> WHAT YOU ARE ASKED TO DO: Copy the data from the line that contains "In reviewing the" to its last line, exactly, including both of those lines and leaving out everything before.

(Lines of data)
----------------

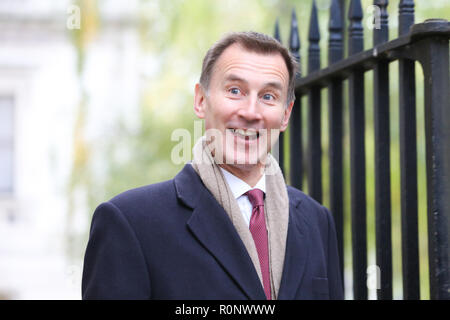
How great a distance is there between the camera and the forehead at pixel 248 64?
7.37 feet

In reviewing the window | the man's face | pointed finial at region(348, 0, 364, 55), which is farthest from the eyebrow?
the window

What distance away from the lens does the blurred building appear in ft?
34.9

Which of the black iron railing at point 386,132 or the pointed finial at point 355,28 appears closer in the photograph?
the black iron railing at point 386,132

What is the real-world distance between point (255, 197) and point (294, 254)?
224 millimetres

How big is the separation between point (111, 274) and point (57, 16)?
32.9 feet

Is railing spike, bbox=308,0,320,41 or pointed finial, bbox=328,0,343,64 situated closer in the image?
pointed finial, bbox=328,0,343,64

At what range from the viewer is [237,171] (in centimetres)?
234

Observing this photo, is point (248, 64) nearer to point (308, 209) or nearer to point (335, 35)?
point (308, 209)

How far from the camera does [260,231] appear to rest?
228 centimetres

----------------

> COMPLETE RESPONSE:
In reviewing the window | the man's face | pointed finial at region(348, 0, 364, 55), which is farthest from the eyebrow?
the window

What distance away from the lens does the blurred building appear in ft?
34.9

Which of the black iron railing at point 386,132 or the pointed finial at point 355,28 appears closer in the photograph?
the black iron railing at point 386,132

What is the real-world distance between point (255, 197) and point (294, 254)?
224 millimetres

How big is the separation between point (111, 274) and point (57, 16)?
32.9 feet

Is railing spike, bbox=308,0,320,41 or pointed finial, bbox=328,0,343,64 situated closer in the image?
pointed finial, bbox=328,0,343,64

At what range from the viewer is [237,171] (in centimetres)?
234

Observing this photo, is point (248, 64) nearer to point (308, 209) or nearer to point (335, 35)?
point (308, 209)

How far from the camera does [260,231] appear to rest?
228 centimetres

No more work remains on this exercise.